While speculation runs rampant, users aren’t sure that lightening the regulatory load on the RBOCs will benefit anyone.

“My big complaint with companies like Verizon is their poor service delivery,” says Paul Lourd, director of IT for UST, a Greenwich, Conn., holding company for several tobacco and wine subsidiaries.

Lourd says the RBOCs still have too much control over last-mile access and that regulatory bodies need to keep a close rein on the RBOCs to ensure quality service.

“When you get outside the major metro areas, like we are, there’s just not a lot of last-mile choice,” he says.

Eliminating UNE-P would have little direct effect on large business customers because such customers typically use Special Access services ranging from DS-1s to DS-3s and not UNE-P.

While eliminating UNE-P could benefit large customers by making such customers more attractive prospects to CLECs, it also could result in some CLECs going out of business.

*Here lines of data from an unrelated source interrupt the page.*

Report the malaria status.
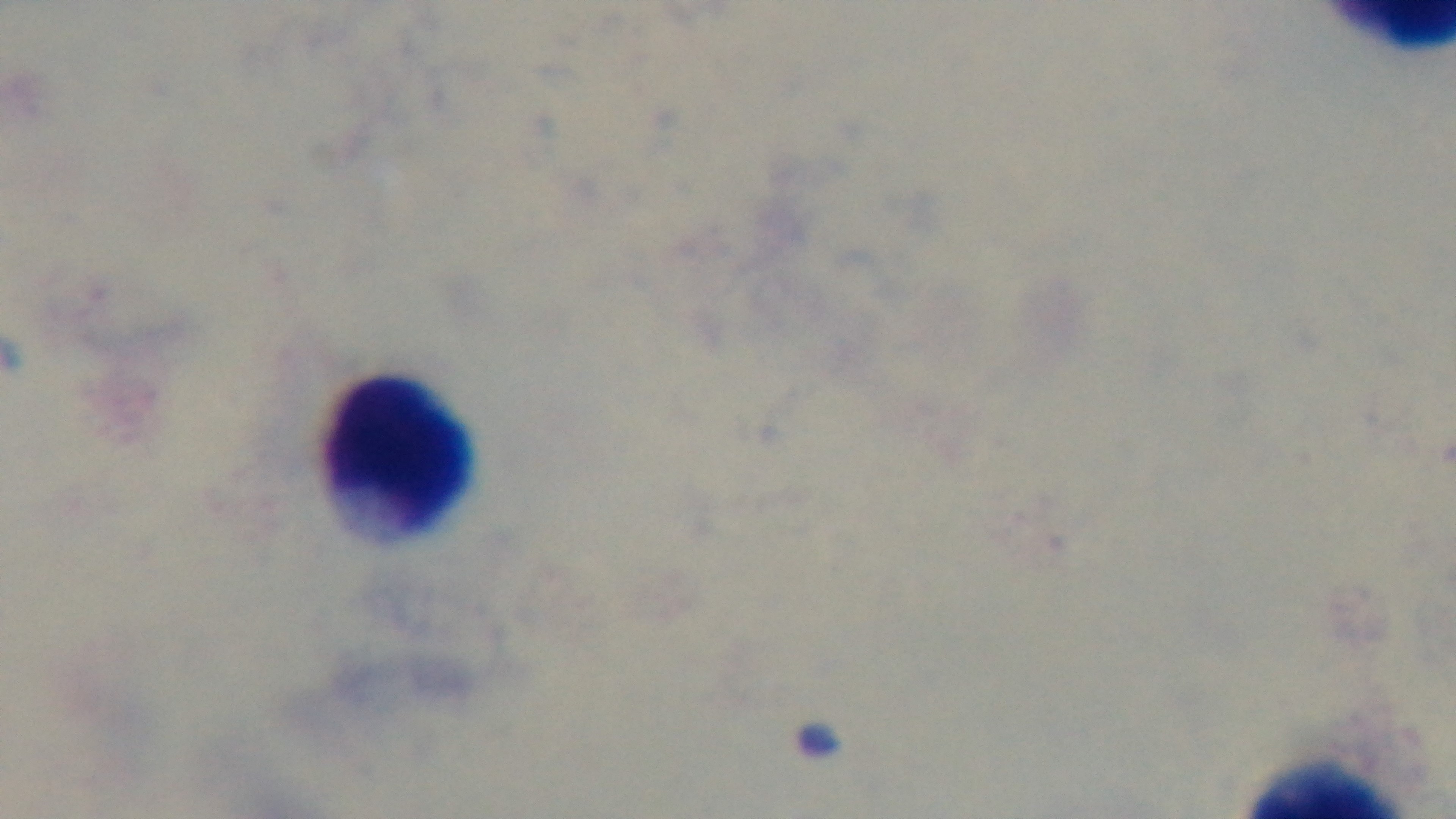

Negative.

Summary:
  - Field of view: one from the slide
  - Modality: light microscopy
  - Stain: Giemsa
  - Capture: mounted 4K digital camera
  - Objective: 100x oil immersion
  - Preparation: thick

Aside from AT&T and WorldCom, the majority of the UNE-P CLECs are small, regional providers whose demise wouldn’t hurt large-business users.

But some of the CLECs, including WorldCom and AT&T, serve a mix of residential and business users, so large-business users could find themselves with fewer choices when it comes to picking a telecom provider, Ayvazian says.

The only other way the FCC’s Triennial Review might affect large companies is if the commission makes Special Access services an UNE. Currently the RBOCs don’t have to sell Special Access services to other providers at wholesale rates, forcing CLECs to build their own high-speed networks, or lease them from other CLECs. It’s unlikely, however, that the FCC will add Special Access to the UNE list, Eastern Management’s Malone says.

“They’re looking to reduce the number of UNEs – not increase them,” he says.

Broadband is the other front where the RBOCs and their competitors are battling.

Current FCC rules require the RBOCs to let competitive DSL providers offer data services over a local loop, even if the RBOC also is providing voice over that loop, in a process known as line-sharing. Media reports based on information from FCC insiders indicate the FCC will continue to enforce line-sharing over the RBOCs’ existing networks, but won’t force the RBOCs to share space with competitors on new networks the RBOCs build.

But even if the RBOCs get a break from the FCC on line-sharing, there’s no guarantee they’ll suddenly throw billions of dollars into new network deployments, says Lynda Starr, an analyst with Probe Research.

“You hear the RBOCs say UNEs hinder their network deployments,” she says. “But then you look at how they’re cutting [capital expenditures] and UNEs seem to play a very small role in that. I doubt they’re going to open up their wallets after this process.”